* Task item *
Repeat the lines of the material below exactly, beginning at the one with "继承后导致股权分散，也可能因为后代行为或处置不当引起股权损失。" and stopping after the last.

* Materials provided *
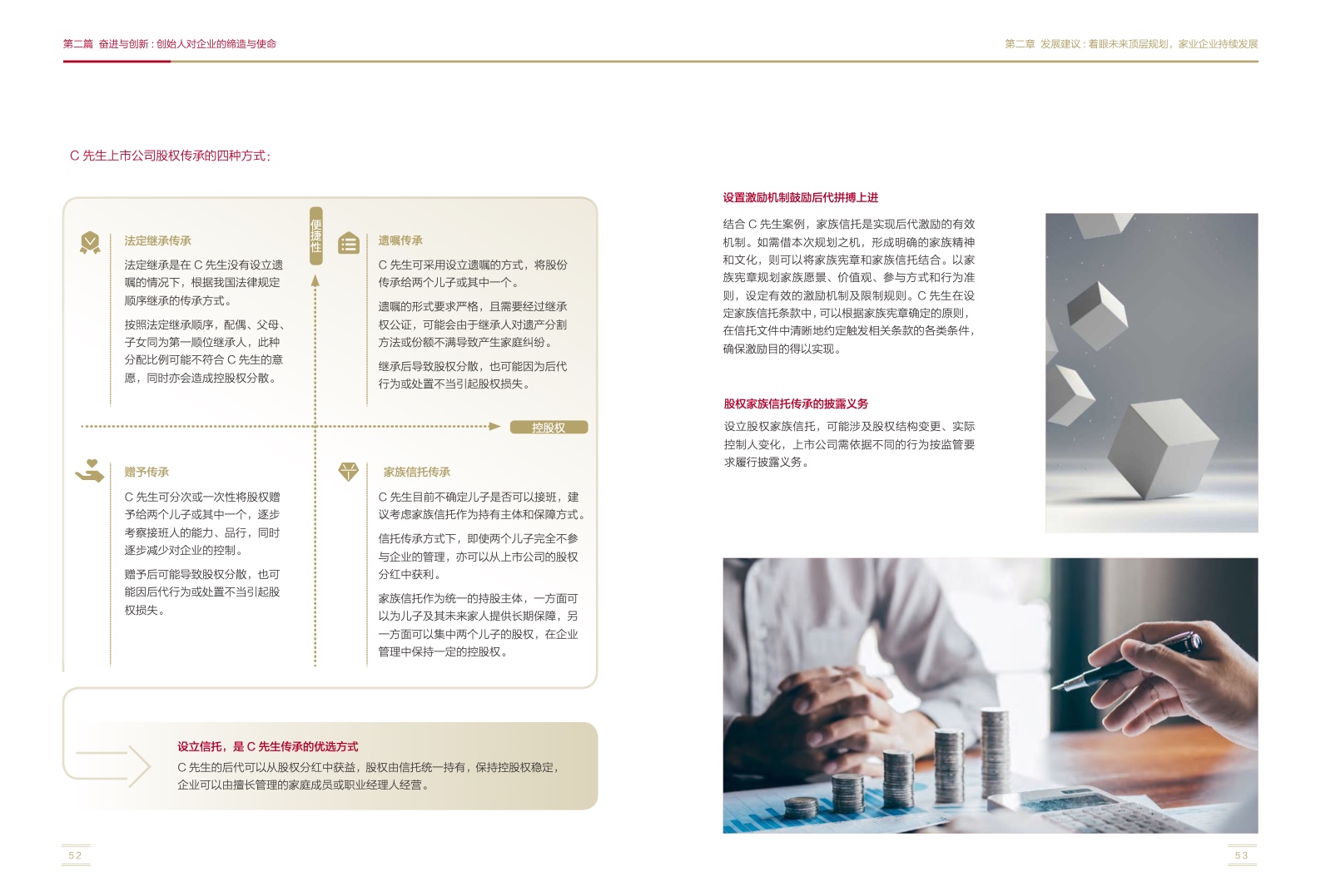 第二篇 奋进与创新：创始人对企业的缔造与使命

第二章 发展建议：着眼未来顶层规划，家业企业持续发展

C先生上市公司股权传承的四种方式：

便捷性

法定继承传承

法定继承是在C先生没有设立遗嘱的情况下，根据我国法律规定顺序继承的传承方式。

按照法定继承顺序，配偶、父母、子女同为第一顺位继承人，此种分配比例可能不符合C先生的意愿，同时亦会造成控股权分散。

遗嘱传承

C先生可采用设立遗嘱的方式，将股份传承给两个儿子或其中一个。

遗嘱的形式要求严格，且需要经过继承权公证，可能会由于继承人对遗产分割方法或份额不满导致产生家庭纠纷。

继承后导致股权分散，也可能因为后代行为或处置不当引起股权损失。

控股权

赠予传承

C先生可分次或一次性将股权赠予给两个儿子或其中一个，逐步考察接班人的能力、品行，同时逐步减少对企业的控制。

赠予后可能导致股权分散，也可能因后代行为或处置不当引起股权损失。

家族信托传承

C先生目前不确定儿子是否可以接班，建议考虑家族信托作为持有主体和保障方式。

信托传承方式下，即使两个儿子完全不参与企业的管理，亦可以从上市公司的股权分红中获利。

家族信托作为统一的持股主体，一方面可以为儿子及其未来家人提供长期保障，另一方面可以集中两个儿子的股权，在企业管理中保持一定的控股权。

设立信托，是C先生传承的优选方式

C先生的后代可以从股权分红中获益，股权由信托统一持有，保持控股权稳定，企业可以由擅长管理的家庭成员或职业经理人经营。

设置激励机制鼓励后代拼搏上进

结合C先生案例，家族信托是实现后代激励的有效机制。如需借本次规划之机，形成明确的家族精神和文化，则可以将家族宪章和家族信托结合。以家族宪章规划家族愿景、价值观、参与方式和行为准则，设定有效的激励机制及限制规则。C先生在设定家族信托条款中，可以根据家族宪章确定的原则，在信托文件中清晰地约定触发相关条款的各类条件，确保激励目的得以实现。

股权家族信托传承的披露义务

设立股权家族信托，可能涉及股权结构变更、实际控制人变化，上市公司需依据不同的行为按监管要求履行披露义务。

52

53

* Completed exercise *
继承后导致股权分散，也可能因为后代行为或处置不当引起股权损失。

控股权

赠予传承

C先生可分次或一次性将股权赠予给两个儿子或其中一个，逐步考察接班人的能力、品行，同时逐步减少对企业的控制。

赠予后可能导致股权分散，也可能因后代行为或处置不当引起股权损失。

家族信托传承

C先生目前不确定儿子是否可以接班，建议考虑家族信托作为持有主体和保障方式。

信托传承方式下，即使两个儿子完全不参与企业的管理，亦可以从上市公司的股权分红中获利。

家族信托作为统一的持股主体，一方面可以为儿子及其未来家人提供长期保障，另一方面可以集中两个儿子的股权，在企业管理中保持一定的控股权。

设立信托，是C先生传承的优选方式

C先生的后代可以从股权分红中获益，股权由信托统一持有，保持控股权稳定，企业可以由擅长管理的家庭成员或职业经理人经营。

设置激励机制鼓励后代拼搏上进

结合C先生案例，家族信托是实现后代激励的有效机制。如需借本次规划之机，形成明确的家族精神和文化，则可以将家族宪章和家族信托结合。以家族宪章规划家族愿景、价值观、参与方式和行为准则，设定有效的激励机制及限制规则。C先生在设定家族信托条款中，可以根据家族宪章确定的原则，在信托文件中清晰地约定触发相关条款的各类条件，确保激励目的得以实现。

股权家族信托传承的披露义务

设立股权家族信托，可能涉及股权结构变更、实际控制人变化，上市公司需依据不同的行为按监管要求履行披露义务。

52

53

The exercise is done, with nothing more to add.